--- PROVIDED TEXT ---
Category Archives: New Products

Gluten-Free Baked Goods from Dia Delights and A Food Gal Giveaway

(Front to Back): Dia Delights' chocolate-raspberry cupcakes frosted with vegan cream cheese, raspberry frosting, and coconut frosting.

After moving to the United States a decade ago from Serbia, Sanja Pesich inexplicably found herself doubled over in pain anytime she ate bread.

Turns out she had developed a sensitivity to gluten.

As she educated herself about how to bake her favorite treats without gluten, an idea for a new business also came about.

The result is Dia Delights.

Pesich, a Santa Clara University business school graduate, put her studies to work, creating a business that specializes in vegan and gluten-free baked goods. She sells them at the Vallco farmers market in Cupertino on Fridays, 9 a.m. to 1 p.m., and at the Santa Teresa Boulevard (at Camino Verde) farmers market in San Jose on Saturdays, 10 a.m. to 2 p.m. Additionally, her treats are sold at Good Karma Deli in San Jose. She also does custom orders for weddings and parties.
--- INFORMATION GIVEN ---
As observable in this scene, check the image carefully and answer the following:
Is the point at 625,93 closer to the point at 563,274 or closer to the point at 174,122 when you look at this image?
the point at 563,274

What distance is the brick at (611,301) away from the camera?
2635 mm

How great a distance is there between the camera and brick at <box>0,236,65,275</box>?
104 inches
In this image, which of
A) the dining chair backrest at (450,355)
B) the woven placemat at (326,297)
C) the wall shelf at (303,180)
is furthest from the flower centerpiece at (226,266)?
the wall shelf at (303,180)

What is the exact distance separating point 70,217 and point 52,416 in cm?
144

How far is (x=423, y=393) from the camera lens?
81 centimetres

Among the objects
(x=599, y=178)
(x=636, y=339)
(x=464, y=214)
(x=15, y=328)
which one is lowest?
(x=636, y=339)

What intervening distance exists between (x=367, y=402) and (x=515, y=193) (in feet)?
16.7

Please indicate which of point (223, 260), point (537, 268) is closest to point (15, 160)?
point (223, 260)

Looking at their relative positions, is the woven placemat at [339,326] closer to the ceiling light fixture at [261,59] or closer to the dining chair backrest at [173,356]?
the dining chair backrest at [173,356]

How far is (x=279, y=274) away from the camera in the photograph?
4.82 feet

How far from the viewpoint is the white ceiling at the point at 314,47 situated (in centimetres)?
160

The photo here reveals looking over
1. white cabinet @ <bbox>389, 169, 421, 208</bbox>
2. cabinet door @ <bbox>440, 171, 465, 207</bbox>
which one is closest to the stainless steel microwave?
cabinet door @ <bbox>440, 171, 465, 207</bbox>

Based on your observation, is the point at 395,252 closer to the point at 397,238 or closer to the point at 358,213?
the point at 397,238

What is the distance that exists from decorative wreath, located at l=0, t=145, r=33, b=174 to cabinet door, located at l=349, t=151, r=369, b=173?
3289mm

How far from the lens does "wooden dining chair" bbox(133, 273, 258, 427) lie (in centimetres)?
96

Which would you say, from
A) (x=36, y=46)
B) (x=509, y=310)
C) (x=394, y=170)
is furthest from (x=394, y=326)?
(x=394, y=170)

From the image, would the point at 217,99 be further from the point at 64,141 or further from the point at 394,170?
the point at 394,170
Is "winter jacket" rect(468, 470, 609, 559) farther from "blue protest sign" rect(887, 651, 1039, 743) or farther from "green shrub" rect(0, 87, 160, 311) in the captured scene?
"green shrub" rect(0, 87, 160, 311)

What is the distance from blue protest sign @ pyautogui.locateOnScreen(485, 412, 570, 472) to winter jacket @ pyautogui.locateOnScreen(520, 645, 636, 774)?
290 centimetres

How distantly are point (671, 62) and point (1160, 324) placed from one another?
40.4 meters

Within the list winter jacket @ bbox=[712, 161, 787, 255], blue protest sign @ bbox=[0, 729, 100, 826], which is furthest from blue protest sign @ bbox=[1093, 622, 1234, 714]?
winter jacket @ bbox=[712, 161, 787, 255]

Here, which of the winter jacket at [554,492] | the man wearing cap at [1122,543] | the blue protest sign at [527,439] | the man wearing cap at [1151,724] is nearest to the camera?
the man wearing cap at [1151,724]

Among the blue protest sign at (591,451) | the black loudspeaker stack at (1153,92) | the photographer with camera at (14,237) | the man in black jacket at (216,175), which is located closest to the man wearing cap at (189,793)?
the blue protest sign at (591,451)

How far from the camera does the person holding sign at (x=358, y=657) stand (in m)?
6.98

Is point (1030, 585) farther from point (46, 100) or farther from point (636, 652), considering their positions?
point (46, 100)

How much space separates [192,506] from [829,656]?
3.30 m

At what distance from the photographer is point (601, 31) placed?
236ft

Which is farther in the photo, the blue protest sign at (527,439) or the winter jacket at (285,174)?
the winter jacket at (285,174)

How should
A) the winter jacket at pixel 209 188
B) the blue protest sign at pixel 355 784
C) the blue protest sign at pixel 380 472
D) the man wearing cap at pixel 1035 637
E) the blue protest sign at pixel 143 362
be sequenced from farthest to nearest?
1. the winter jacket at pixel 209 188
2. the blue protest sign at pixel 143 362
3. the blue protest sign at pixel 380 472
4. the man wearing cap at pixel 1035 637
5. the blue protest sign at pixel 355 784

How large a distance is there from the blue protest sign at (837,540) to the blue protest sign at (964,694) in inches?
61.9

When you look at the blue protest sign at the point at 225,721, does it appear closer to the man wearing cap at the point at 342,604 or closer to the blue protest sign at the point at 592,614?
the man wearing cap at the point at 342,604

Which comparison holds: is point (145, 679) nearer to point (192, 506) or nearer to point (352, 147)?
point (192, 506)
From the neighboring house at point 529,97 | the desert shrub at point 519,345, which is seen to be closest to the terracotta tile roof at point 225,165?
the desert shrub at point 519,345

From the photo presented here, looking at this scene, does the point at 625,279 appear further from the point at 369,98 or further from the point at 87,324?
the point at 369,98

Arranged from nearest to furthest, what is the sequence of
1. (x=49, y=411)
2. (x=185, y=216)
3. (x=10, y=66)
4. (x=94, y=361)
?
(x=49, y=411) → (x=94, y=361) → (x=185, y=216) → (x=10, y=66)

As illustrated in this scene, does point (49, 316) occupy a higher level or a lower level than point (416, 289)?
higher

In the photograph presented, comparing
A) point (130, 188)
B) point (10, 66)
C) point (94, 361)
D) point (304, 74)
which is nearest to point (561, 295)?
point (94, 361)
---
### SET OF TASKS
- 1) Return each line in the rows above that contains the string "placed".
- 2) Pick up the Dia Delights article after its final sentence and carry it on.

### ANSWERS TO THE EXERCISES
- 1)
How distantly are point (671, 62) and point (1160, 324) placed from one another?
At what distance from the photographer is point (601, 31) placed?

- 2)
After winning a California Entrepreneurship Program scholarship, she teamed up with her business partner, Tanja Vrcelj, who has a son with severe allergies to milk, dairy and peanuts.

Pesich says nothing is more satisfying to her than to bring her treats to a classroom and watch as every child, no matter their food allergies, are able to indulge. “For children with allergies, not being able to participate in celebrations can be very emotional,” she says.

Recently, I had a chance to sample some of her goodies. I’m lucky enough not to suffer from food allergies, but I’m always interested in trying products geared to those with dietary restrictions to see just how closely they can resemble the real deal.

Gluten-free pumpkin bread.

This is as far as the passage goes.